Submitted February 6, 2017 Decided

Before Judges Sabatino and Haas.

On appeal from the New Jersey State Parole Board.

Derrick Roundtree, appellant pro se.

Christopher S. Porrino, Attorney General, attorney for respondent (Lisa A. Puglisi, Assistant Attorney General, of counsel; Gregory R. Bueno, Deputy Attorney General, on the brief).

PER CURIAM

Appellant Derrick Roundtree contests the Parole Board's March 25, 2015 final agency decision denying him parole and imposing a 120-month Future Eligibility Term ("FET"). We affirm.

Following a jury trial in 1996, appellant was convicted of first-degree carjacking and third-degree unlawful possession of a weapon. The trial judge imposed a fifty-year aggregate sentence with an aggregate eighteen-year minimum parole eligibility period.

In October 2013, appellant appeared before a two-member panel of the Parole Board, at which he was considered for parole for the first time during his incarceration. The panel denied parole for several reasons. Among other things, the panel noted the appellant's extensive and repetitive criminal record, his past failures to respond favorably to community supervision, and the thirty disciplinary infractions he committed thus far during his time in prison. In addition, the Board found that appellant exhibited insufficient insight into his criminal behavior, and continued "to blame others and society" for his crimes. The panel also noted that appellant had not yet sufficiently addressed his substance abuse problem.

A three-member Board panel similarly concluded that appellant was ineligible for parole, and recommended the 120-month FET. The full Board ratified that decision, finding without merit appellant's challenges to both the parole denial and the length of the FET. This appeal followed.

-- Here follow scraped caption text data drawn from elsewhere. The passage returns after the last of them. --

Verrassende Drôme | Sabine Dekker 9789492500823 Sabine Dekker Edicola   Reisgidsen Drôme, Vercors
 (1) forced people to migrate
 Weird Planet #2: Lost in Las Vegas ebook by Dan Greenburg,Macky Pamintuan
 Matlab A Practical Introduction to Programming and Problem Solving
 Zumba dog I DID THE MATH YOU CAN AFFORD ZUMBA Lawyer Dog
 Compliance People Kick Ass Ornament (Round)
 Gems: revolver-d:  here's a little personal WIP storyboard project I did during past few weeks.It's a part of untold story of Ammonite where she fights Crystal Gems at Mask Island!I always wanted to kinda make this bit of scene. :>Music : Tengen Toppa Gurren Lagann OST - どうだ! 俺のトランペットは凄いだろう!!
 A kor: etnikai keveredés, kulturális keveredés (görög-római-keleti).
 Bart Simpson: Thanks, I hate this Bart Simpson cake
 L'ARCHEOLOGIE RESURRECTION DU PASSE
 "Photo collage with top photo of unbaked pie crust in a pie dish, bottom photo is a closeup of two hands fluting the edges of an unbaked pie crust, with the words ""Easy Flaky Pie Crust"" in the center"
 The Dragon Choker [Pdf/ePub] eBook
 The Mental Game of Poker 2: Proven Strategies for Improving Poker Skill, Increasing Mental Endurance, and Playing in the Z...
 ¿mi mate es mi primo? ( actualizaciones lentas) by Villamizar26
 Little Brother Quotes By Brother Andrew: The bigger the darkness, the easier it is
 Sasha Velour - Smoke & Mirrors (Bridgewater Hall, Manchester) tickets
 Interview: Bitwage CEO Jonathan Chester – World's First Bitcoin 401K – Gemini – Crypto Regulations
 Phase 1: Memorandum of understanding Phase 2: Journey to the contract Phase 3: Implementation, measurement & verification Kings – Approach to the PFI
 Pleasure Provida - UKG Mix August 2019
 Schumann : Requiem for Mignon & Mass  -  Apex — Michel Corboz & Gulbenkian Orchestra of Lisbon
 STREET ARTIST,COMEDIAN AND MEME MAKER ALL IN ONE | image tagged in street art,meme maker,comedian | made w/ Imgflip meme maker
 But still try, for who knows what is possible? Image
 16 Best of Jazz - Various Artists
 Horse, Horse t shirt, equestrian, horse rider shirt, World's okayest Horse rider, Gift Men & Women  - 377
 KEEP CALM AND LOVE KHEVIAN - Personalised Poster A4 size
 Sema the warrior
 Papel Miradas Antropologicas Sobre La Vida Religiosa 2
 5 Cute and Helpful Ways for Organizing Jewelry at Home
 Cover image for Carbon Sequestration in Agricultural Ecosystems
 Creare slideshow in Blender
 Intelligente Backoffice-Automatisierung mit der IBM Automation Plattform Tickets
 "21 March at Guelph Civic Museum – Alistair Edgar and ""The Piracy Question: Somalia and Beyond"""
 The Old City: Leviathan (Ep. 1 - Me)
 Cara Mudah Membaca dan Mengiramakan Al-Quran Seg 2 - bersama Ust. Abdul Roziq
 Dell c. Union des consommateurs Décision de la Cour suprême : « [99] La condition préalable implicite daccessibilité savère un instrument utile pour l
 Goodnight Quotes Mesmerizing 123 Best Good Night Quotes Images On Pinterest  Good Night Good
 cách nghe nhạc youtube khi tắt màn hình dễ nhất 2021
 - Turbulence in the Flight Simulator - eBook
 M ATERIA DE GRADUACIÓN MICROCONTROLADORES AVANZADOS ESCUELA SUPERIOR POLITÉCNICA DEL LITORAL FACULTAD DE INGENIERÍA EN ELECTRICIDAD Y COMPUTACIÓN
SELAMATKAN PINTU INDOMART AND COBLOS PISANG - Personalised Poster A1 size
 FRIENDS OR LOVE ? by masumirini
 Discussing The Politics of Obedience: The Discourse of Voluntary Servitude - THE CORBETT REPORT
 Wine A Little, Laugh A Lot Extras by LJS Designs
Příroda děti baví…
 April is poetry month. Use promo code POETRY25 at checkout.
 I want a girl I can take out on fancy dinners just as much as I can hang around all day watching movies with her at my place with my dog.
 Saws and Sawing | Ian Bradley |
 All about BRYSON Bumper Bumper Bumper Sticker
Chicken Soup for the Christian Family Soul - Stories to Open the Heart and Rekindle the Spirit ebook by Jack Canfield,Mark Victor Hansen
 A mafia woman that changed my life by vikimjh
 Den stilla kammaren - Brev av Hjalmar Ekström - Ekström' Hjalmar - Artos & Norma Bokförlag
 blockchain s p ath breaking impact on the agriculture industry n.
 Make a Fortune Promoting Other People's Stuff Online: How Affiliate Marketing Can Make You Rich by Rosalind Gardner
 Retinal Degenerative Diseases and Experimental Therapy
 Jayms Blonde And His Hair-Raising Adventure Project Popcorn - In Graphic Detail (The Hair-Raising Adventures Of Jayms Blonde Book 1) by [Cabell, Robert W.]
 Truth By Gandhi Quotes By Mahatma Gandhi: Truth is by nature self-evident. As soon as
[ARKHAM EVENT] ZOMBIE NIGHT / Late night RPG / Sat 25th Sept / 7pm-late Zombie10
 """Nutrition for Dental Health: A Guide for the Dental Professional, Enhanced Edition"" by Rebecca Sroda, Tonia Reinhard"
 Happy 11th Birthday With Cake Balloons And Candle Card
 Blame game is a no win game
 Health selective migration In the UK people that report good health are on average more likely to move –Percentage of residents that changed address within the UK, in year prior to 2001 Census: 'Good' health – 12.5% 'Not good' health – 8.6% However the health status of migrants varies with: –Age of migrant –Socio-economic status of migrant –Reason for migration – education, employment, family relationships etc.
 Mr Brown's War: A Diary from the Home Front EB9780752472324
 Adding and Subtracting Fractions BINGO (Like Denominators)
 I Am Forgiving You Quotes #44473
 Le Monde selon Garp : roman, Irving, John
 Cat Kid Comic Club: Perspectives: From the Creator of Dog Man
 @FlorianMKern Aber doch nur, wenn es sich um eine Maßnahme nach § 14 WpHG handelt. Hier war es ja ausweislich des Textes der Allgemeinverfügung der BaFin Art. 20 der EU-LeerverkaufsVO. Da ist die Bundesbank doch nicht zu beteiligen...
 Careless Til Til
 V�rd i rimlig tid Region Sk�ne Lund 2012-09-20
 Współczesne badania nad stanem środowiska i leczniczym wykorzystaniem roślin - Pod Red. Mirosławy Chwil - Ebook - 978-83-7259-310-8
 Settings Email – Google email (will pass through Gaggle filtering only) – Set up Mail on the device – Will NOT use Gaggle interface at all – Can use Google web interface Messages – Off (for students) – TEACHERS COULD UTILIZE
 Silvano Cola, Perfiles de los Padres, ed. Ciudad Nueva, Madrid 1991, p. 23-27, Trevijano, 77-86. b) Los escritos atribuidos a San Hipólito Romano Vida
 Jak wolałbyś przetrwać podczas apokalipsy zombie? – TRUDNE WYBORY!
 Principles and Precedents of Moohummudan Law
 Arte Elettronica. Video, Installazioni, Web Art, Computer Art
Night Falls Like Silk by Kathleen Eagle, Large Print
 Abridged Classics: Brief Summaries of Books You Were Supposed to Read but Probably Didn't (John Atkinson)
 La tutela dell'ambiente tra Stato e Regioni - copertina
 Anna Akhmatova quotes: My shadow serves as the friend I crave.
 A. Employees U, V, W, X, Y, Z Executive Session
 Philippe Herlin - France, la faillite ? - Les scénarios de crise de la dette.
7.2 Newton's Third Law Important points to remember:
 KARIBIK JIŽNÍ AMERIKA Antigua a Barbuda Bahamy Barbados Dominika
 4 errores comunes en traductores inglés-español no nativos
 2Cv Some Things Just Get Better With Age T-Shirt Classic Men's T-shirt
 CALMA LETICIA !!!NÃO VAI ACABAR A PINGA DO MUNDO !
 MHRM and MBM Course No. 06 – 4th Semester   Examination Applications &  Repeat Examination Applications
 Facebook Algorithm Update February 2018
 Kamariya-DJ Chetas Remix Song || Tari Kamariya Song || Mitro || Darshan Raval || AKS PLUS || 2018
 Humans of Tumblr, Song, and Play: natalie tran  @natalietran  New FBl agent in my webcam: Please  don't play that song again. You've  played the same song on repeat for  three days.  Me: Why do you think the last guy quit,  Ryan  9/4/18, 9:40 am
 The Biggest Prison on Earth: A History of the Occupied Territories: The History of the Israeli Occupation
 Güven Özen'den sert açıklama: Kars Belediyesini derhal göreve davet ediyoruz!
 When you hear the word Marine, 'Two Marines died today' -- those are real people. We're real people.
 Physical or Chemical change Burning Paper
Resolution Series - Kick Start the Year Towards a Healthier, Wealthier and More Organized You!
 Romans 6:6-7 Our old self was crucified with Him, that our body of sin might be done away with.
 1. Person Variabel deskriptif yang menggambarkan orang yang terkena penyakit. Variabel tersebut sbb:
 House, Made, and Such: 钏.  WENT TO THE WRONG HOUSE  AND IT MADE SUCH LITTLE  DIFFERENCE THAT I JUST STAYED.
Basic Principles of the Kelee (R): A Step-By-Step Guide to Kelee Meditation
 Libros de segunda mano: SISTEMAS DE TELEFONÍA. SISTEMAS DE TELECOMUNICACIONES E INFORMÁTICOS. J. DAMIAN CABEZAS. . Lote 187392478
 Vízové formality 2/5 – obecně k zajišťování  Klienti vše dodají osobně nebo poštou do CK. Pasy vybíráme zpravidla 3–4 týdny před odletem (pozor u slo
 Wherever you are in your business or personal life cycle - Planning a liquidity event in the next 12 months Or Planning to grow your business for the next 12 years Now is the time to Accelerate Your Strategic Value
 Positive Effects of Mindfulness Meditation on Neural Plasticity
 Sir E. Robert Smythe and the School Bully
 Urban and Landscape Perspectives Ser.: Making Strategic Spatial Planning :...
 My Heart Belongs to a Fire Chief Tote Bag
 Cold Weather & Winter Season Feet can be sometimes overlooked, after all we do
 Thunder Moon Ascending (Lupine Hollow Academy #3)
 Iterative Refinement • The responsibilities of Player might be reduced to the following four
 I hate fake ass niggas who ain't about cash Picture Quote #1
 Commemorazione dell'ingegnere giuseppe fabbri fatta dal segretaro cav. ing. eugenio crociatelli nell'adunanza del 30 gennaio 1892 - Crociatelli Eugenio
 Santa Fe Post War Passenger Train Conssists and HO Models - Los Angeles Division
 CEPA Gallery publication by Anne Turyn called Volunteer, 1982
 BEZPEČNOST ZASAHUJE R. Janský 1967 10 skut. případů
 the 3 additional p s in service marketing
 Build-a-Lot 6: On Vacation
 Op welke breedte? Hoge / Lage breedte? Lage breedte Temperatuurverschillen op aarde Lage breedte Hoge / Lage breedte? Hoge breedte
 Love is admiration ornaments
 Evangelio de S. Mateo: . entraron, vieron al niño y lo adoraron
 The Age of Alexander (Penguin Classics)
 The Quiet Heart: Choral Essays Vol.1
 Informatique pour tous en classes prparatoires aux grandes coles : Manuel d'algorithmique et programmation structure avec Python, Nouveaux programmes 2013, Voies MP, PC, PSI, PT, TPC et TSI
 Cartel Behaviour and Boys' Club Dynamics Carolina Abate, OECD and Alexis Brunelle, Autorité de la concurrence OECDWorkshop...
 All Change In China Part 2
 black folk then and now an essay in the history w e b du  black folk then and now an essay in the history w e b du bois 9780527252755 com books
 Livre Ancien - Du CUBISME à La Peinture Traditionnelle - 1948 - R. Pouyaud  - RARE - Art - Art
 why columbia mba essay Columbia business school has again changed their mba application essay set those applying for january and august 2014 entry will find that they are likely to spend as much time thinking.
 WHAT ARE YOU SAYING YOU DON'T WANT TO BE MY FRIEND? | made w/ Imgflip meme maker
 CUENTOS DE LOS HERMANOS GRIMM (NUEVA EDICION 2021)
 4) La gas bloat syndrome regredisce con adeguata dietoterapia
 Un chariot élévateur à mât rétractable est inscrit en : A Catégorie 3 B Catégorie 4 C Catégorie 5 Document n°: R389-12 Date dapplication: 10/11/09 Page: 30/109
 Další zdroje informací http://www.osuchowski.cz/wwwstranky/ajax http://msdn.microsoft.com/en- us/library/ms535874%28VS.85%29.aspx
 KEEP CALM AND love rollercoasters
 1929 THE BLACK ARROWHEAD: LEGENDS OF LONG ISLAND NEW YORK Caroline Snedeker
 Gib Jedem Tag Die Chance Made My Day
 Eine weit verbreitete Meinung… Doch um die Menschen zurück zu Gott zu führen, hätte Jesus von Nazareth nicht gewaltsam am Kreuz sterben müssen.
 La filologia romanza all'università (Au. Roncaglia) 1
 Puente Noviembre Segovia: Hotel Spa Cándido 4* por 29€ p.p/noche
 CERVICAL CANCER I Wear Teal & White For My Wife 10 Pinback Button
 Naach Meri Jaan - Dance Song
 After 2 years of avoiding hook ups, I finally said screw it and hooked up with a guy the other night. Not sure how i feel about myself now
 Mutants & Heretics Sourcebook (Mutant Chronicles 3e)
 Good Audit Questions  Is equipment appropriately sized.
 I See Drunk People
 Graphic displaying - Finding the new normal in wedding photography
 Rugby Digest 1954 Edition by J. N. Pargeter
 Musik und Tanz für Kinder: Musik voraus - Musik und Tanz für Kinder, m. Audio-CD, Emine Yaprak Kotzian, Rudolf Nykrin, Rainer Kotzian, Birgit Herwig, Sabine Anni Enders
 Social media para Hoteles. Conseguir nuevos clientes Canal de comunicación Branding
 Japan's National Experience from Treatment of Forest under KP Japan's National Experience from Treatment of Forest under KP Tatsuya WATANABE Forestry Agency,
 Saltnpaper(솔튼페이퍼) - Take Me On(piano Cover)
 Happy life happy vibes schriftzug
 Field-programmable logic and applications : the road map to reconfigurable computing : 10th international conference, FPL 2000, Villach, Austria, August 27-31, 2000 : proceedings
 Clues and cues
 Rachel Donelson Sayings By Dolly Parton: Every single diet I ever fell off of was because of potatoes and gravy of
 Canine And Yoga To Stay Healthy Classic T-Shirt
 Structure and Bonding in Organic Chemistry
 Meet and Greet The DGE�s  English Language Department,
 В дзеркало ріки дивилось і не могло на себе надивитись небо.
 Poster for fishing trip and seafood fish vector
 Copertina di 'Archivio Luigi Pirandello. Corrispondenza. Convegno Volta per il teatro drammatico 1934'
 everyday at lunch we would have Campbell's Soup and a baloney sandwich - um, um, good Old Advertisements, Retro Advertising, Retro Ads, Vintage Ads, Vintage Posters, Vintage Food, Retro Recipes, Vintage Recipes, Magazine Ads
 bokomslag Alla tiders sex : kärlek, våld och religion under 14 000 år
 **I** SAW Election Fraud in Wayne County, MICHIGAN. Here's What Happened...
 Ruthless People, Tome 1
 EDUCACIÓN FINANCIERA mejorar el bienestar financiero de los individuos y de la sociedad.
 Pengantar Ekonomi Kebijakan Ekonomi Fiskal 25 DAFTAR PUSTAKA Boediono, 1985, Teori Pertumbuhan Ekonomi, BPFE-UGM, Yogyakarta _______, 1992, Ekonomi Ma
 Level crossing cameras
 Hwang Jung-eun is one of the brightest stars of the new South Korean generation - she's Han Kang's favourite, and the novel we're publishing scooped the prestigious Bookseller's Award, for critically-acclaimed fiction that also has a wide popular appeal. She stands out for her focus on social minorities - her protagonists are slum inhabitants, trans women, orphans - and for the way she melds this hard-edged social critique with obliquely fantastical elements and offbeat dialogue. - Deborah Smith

On appeal, appellant contends that the Board's decision is arbitrary and capricious and should be set aside. He also argues that the 120-month FET is excessive.

We must accord considerable deference to the Board and its expertise in parole matters. Our standard of review of the Board's decisions is limited, and "grounded in strong public policy concerns and practical realities." Trantino v. N.J. State Parole Bd., 166 N.J. 113, 200 (2001) ("Trantino V"). "The decision of a parole board involves 'discretionary assessment[s] of a multiplicity of imponderables[.]'" Id. at 201 (alteration in original) (quoting Greenholtz v. Inmates of Neb. Penal & Corr. Complex, 442 U.S. 1, 10, 99 S. Ct. 2100, 2105, 60 L. Ed. 2d 668, 677 (1979)).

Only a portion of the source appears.